If you don't have at least a small period of ad-hoc or directed ad-hoc testing on your product per day, you're missing all sorts of wonderful bugs. It could be something as simple as a timing based bug. It could be something as major as an issue requiring a complete architectural overhaul.
In video games, ad-hoc is especially important, because we need our testers to be as abusive as regular gamers are going to be. We need to think, "I wonder what would happen if I abused the weapon physics system to get around massive chunks of the level." We need to think, "I wonder what would happen if I shot that grenade the guy tossed at me in mid-air." We need to think, "I wonder what would happen if I drop this unbreakable crate into this tram that has to move to the end of this railway, and orient it in such a way that when the tram moves forward, the crate collides with the ceiling."

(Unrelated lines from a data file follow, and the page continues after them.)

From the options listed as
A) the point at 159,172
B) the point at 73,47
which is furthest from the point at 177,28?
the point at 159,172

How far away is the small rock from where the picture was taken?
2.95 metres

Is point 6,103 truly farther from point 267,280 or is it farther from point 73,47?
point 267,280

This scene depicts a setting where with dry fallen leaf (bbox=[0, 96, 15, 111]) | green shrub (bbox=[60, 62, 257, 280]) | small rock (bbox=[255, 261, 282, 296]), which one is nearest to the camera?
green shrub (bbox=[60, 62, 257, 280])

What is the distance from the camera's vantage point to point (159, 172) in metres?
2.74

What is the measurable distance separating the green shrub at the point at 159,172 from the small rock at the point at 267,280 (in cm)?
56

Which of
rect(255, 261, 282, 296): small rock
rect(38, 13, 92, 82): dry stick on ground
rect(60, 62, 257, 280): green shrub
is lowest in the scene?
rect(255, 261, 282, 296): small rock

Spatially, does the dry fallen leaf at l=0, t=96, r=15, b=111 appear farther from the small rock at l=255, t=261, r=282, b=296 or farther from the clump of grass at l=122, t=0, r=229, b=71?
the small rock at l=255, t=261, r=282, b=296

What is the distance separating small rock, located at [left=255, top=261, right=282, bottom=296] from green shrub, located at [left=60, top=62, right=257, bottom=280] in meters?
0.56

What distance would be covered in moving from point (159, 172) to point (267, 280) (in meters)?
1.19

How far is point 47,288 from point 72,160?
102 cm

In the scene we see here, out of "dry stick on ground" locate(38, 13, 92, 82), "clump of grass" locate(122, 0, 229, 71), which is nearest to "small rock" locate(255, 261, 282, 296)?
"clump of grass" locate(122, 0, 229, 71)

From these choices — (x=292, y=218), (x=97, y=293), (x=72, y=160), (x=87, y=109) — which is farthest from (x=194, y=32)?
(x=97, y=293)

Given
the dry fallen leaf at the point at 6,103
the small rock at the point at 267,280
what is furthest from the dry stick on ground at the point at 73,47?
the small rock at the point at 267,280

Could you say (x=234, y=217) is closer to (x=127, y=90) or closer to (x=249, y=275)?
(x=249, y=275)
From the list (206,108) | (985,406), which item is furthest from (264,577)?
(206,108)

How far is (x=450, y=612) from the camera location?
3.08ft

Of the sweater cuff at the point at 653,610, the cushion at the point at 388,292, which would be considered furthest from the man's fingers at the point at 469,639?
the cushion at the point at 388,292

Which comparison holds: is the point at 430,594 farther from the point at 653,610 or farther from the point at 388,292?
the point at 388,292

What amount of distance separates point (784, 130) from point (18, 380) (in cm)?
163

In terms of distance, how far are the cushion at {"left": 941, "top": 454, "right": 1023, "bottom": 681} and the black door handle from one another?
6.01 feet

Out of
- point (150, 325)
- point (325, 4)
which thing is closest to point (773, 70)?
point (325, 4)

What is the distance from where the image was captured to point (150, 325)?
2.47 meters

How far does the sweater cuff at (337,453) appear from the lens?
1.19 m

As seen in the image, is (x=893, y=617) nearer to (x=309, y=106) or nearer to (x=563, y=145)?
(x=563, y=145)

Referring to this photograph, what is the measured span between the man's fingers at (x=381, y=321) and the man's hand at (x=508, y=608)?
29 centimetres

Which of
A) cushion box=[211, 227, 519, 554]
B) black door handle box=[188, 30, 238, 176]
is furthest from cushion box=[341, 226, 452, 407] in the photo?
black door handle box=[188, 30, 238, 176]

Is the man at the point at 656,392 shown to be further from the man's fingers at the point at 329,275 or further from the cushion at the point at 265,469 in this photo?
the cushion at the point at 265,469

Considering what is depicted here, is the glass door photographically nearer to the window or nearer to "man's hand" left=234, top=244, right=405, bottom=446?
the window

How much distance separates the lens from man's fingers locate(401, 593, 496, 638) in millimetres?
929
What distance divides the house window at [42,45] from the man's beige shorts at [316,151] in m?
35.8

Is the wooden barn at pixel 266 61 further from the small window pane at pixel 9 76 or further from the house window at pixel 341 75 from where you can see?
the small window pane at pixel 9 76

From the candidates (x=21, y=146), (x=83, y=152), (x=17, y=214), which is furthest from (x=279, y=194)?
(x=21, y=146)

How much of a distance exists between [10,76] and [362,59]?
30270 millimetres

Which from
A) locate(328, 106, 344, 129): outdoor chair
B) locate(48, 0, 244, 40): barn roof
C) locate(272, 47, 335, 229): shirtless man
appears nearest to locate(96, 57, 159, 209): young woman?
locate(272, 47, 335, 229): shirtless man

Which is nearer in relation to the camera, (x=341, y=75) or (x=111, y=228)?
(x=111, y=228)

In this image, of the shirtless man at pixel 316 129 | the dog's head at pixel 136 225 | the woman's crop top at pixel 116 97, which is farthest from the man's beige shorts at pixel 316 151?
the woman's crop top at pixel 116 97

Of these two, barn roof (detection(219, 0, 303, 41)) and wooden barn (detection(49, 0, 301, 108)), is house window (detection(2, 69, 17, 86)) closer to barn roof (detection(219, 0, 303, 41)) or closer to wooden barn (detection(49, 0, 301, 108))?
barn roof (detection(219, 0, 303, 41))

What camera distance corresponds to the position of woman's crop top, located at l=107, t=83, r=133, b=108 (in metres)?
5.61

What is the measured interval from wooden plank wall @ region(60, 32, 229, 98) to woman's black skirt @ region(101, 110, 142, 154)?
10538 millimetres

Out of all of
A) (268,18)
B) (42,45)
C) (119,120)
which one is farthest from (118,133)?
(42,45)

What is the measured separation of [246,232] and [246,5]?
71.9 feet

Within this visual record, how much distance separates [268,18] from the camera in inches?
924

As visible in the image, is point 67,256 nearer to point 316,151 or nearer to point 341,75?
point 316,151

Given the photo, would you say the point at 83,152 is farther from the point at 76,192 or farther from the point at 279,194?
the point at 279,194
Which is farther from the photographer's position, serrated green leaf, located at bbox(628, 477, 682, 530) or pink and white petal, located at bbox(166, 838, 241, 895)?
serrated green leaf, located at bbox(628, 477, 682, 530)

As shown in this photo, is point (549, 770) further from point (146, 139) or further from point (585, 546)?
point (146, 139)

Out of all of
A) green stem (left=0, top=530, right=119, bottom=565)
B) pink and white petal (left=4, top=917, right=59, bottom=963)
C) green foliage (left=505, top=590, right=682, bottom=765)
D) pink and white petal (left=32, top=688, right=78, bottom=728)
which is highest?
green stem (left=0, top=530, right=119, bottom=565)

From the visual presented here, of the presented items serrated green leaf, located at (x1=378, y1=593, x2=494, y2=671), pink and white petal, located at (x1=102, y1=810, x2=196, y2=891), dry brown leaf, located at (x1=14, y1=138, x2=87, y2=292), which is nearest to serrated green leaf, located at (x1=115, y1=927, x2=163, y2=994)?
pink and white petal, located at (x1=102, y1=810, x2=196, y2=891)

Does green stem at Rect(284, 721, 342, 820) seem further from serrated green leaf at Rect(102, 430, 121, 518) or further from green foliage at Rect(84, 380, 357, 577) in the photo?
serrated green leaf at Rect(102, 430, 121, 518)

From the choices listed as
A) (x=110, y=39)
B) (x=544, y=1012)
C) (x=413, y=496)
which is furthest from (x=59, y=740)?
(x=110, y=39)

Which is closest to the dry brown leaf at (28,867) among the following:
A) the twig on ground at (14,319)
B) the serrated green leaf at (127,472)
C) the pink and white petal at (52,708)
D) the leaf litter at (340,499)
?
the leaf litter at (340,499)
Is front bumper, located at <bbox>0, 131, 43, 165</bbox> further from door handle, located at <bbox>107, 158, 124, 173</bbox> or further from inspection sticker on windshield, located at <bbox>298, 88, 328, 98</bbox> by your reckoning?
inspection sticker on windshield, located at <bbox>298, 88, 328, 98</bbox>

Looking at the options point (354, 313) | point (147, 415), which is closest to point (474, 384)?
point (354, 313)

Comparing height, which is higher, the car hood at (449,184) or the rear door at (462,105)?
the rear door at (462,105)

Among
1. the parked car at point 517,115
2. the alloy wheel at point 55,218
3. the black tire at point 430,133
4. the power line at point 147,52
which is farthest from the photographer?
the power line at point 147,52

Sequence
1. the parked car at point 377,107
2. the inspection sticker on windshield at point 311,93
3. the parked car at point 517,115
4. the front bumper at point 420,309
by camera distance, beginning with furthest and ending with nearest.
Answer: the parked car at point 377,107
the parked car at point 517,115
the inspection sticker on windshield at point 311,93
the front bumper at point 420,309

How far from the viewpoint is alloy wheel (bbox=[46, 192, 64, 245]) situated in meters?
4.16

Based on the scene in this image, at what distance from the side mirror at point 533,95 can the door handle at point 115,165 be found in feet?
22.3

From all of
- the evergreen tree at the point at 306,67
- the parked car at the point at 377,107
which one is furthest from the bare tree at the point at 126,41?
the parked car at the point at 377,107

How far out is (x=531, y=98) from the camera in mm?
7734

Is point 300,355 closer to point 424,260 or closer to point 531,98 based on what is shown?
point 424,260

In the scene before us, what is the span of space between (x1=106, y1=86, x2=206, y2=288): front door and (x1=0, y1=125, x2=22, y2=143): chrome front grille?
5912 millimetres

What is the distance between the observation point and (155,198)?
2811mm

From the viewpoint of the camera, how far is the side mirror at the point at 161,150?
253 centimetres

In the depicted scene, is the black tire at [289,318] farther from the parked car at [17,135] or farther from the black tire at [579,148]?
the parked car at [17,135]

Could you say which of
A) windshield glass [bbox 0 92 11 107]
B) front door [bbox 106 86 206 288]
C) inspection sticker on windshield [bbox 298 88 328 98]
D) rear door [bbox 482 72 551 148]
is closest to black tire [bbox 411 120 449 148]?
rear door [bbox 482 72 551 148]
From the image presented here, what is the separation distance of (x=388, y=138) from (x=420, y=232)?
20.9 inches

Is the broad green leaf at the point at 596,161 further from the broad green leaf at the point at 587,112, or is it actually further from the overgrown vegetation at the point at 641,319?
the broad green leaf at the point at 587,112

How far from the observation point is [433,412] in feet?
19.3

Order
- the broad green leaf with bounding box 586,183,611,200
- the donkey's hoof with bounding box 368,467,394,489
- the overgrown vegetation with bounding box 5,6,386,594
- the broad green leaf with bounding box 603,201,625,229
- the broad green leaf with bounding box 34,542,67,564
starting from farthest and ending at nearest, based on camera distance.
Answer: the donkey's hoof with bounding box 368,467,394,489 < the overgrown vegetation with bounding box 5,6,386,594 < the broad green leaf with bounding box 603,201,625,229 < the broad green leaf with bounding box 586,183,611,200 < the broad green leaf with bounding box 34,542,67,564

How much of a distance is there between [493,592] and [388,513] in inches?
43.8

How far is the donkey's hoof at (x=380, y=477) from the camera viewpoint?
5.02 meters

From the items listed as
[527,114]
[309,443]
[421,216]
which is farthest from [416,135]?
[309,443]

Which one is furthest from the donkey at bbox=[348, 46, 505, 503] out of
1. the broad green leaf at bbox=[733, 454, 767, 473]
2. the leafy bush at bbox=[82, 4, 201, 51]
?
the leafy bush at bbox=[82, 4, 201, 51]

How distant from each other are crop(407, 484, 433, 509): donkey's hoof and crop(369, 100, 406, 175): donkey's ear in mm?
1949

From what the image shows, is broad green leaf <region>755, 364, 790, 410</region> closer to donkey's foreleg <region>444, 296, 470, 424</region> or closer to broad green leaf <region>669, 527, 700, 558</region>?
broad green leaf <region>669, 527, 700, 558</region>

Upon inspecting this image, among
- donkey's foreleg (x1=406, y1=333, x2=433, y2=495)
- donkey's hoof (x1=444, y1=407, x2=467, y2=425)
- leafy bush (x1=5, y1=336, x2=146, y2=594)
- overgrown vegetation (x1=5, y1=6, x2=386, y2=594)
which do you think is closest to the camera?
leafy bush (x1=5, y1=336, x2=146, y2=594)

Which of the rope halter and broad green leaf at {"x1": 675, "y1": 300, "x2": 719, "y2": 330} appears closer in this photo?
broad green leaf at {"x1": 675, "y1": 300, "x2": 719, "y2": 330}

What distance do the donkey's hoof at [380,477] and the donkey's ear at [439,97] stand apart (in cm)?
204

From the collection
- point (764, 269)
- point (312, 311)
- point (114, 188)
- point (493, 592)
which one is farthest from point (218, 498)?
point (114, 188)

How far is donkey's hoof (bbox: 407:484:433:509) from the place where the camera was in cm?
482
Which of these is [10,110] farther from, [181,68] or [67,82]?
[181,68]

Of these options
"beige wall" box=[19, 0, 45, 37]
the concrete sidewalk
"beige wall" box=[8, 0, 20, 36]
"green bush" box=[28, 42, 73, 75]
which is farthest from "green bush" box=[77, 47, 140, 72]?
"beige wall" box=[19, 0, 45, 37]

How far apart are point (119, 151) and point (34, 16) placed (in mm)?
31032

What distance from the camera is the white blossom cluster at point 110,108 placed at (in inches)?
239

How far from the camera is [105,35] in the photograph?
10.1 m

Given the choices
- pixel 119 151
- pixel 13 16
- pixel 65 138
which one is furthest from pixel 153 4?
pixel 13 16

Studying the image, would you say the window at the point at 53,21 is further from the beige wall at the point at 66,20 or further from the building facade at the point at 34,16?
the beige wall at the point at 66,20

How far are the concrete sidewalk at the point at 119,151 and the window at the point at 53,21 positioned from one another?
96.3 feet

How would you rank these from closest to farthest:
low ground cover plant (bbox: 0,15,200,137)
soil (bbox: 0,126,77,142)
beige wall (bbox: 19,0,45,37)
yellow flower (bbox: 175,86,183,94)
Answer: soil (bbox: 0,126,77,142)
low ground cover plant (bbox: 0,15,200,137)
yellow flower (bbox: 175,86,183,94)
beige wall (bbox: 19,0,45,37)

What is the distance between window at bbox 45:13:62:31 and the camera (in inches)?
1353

In "Halo 2," you could toss a grenade on the ground, bounce yourself high into the air, and land on top of the buildings so you could run past 30% of the level. The other two are things that came from our ad-hoc testing on "SiN: Episodes."
Fact of the matter is that tools are merely that...tools. And the end result of using a tool is only as good as the craftsman using the tool.
Let your testers ad-hoc. It refines their skills so when they do more automation testing, they write deeper tests. It hones their instincts so when they run their test suites, they instinctively test into the holes in those suites. It sharpens their intellect so when they do white-box testing, they do more mental checks for invalid inputs while walking through the source.